▸ Exercise
Answer these questions from the article on drug-testing in boxing.
1. Across how many weight classes must the World Boxing Council's top-15 fighters enroll in drug-testing?
2. About how many tests can the Clean Boxing Program complete each year?
3. Roughly how many shows did Bob Arum stage on ESPN platforms during the pandemic?

Drug-Testing Concerns In International Boxing During The Age Of COVID-19

Will Mahan, Sports Editor

The COVID-19 pandemic has had an enormous impact on institutional and personal norms. For many of us, it has halted our ability to travel, see loved ones, and go to work. However, one of the most underreported side effects of the pandemic has been its effect on drug-testing in professional boxing. According to the President of the World Boxing Council, Mauricio Sulaiman, the Pandemic has greatly shifted the priorities of promoters involved in competitive boxing. “With the lack of activity and more expenses on COVID testing during the last year, maybe [promoters] looked at anti-doping as an aside and not a priority,” Sulaiman stated.

Regardless of the causes, the issue of doping still remains highly relevant in professional boxing. Delays in initiating post-fight urine tests for fighters have led to increased fear of serious injury occurring if a chemically-enhanced fighter lands powerful blows to their opponent’s head.

Although the World Boxing Council’s Clean Boxing Program requires their top-15 fighters across a whopping eighteen weight classes to enroll in drug-testing protocol and the annual testing budget remains at a sum of $120,000, the program only has approximately 75 tests that can be completed annually. According to Judd Burnstein, an attorney who has successfully negotiated drug-testing agreements for Oscar De La Hoya and Shane Mosley, sorting out the financials of increasing drug tests is the next step in stopping drug abuse in professional wrestling. “The issue is figuring out how to pay for it — whether it’s an extra sanctioning fee, establishing a revenue split off the top or making the headliners responsible for everyone in the event,” Burnstein stated. “In the end, the only way it’s going to work is to figure out what it’s going to cost and then impose a separate tariff to pay for the right independent testing company that establishes a uniform testing regimen.”

While the solution to the issue may seem to be an easy financial fix, many promoters are concerned about taking on even more on top of the cost of adhering to COVID-19 public health restrictions. Two major promoters Top Rank and PBC have even spent an astonishing $200,000 to $700,000 per fight due to the costs of setting up COVID-19 bubbles. The costs of setting up one of these bubbles for a single boxing match is estimated to be at least two times more expensive than the $120,000 price tag on the WBC’s Clean Boxing Program’s testing budget.

 

Top Rank Chairman Bob Arum, who staged nearly 40 shows on ESPN platforms during the COVID-19 pandemic, discussed the extreme expenses involved in putting on these fights under current conditions, “we didn’t reduce any fighter’s minimum pay, we weren’t getting a  f**king nickel from the gate and we had to [pay for] the whole rigamarole of feeding and [assisting] fighters, staff and commission personnel, while paying rent for the convention center. It was an enormous expense,” Arum stated.

As the COVID-19 pandemic restrictions start to hopefully subside over the next few months, eager eyes will be set on the issue of doping in professional boxing. While the pandemic has created a variety of problems and complexities towards solving this issue, the hope remains that this problem can be swiftly dealt with after restrictions and excessive costs start to wane. “It’s a fact that cheating often happens at the highest level,” Sulaiman said. According to Sulaiman, the potential for addressing this issue lives outside of the ring just as much as it does inside of it. “We can grow the [testing] program even more because out-of-competition testing ensures the least amount of cheating,” Sulaiman stated.

Regardless of what comes next, one fact remains ever-certain for the future of boxing:  anti-doping efforts will remain a looming focus in the future of professional boxing and public policy as we continue into the 21st century.

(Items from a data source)
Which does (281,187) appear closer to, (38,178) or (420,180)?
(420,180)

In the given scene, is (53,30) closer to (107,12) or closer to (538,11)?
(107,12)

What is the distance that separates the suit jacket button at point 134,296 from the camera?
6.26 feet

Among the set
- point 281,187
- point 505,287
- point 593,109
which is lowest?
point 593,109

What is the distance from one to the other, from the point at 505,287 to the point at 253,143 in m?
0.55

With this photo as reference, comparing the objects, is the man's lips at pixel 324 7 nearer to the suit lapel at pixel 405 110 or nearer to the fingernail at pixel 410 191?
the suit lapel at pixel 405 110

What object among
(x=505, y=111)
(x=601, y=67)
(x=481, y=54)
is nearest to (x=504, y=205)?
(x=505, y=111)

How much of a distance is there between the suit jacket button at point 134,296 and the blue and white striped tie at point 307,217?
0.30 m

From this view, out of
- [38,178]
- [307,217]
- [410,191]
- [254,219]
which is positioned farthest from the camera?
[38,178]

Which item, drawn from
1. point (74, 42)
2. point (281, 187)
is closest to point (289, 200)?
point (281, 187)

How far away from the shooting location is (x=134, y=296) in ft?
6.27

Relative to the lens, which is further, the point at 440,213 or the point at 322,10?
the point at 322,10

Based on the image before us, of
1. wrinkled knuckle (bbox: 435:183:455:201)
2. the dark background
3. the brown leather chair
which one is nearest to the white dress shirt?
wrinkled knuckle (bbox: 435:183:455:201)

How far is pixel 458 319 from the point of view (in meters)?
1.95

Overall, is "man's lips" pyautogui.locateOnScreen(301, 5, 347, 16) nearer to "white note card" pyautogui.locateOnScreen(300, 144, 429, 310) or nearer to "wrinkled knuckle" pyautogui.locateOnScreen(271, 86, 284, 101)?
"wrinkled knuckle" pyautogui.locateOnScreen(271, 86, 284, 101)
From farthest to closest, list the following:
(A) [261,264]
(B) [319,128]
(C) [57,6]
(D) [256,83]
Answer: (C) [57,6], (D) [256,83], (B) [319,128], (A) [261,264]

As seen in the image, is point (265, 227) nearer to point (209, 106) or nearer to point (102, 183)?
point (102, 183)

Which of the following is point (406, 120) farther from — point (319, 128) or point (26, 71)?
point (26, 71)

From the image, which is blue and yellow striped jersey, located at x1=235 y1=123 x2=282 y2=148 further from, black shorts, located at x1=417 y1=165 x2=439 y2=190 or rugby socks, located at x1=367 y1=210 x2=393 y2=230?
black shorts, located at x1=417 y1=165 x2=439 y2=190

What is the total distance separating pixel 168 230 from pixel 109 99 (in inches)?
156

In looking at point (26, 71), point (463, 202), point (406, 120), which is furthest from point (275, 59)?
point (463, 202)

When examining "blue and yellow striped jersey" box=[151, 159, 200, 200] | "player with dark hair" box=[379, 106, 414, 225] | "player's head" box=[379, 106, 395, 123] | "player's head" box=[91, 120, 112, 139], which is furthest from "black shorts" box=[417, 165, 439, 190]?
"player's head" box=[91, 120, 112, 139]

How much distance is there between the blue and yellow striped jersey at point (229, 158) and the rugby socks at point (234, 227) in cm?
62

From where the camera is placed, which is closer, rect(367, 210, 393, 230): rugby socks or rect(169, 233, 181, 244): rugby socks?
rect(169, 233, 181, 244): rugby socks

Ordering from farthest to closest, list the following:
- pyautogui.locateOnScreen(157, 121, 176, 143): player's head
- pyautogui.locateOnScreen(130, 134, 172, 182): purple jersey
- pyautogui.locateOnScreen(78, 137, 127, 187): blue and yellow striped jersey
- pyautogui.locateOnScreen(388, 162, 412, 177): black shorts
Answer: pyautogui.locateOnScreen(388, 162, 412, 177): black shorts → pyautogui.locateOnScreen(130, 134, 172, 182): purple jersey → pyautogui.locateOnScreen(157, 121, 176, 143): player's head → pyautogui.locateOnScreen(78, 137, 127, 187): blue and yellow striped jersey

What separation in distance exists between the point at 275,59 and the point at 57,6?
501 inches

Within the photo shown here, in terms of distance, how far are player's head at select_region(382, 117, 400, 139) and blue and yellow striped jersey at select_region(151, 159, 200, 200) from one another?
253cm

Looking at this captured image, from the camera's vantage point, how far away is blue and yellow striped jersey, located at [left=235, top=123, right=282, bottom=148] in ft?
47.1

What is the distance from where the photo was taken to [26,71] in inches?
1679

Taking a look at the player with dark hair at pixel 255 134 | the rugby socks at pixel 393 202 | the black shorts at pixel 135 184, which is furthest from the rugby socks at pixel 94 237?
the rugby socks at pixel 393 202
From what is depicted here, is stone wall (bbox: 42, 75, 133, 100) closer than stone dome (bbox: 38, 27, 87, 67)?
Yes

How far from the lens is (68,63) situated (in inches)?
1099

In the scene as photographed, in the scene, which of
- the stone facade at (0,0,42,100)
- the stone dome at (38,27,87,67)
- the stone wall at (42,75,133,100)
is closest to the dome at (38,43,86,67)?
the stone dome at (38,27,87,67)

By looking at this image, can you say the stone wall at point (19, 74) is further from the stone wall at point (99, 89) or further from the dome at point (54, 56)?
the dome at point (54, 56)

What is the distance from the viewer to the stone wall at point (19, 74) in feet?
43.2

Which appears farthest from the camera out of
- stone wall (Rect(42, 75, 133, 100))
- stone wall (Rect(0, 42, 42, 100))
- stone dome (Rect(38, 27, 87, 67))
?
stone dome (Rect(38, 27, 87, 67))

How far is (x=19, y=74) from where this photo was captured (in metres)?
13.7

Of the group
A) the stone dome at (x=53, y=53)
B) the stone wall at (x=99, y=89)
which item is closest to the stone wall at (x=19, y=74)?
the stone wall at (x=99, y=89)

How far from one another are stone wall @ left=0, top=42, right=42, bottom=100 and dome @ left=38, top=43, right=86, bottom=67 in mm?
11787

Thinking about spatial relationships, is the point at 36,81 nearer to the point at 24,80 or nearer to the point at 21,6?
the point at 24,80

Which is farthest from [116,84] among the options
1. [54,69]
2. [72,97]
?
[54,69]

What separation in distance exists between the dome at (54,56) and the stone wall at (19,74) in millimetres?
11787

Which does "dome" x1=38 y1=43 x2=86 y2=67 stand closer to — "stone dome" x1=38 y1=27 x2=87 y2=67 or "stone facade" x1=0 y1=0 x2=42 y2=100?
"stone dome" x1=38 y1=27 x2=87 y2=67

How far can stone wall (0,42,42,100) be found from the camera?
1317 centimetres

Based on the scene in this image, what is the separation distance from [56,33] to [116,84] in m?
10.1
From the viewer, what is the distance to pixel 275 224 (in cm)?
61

▸ Exercise solution
1. Eighteen
2. About 75
3. Nearly 40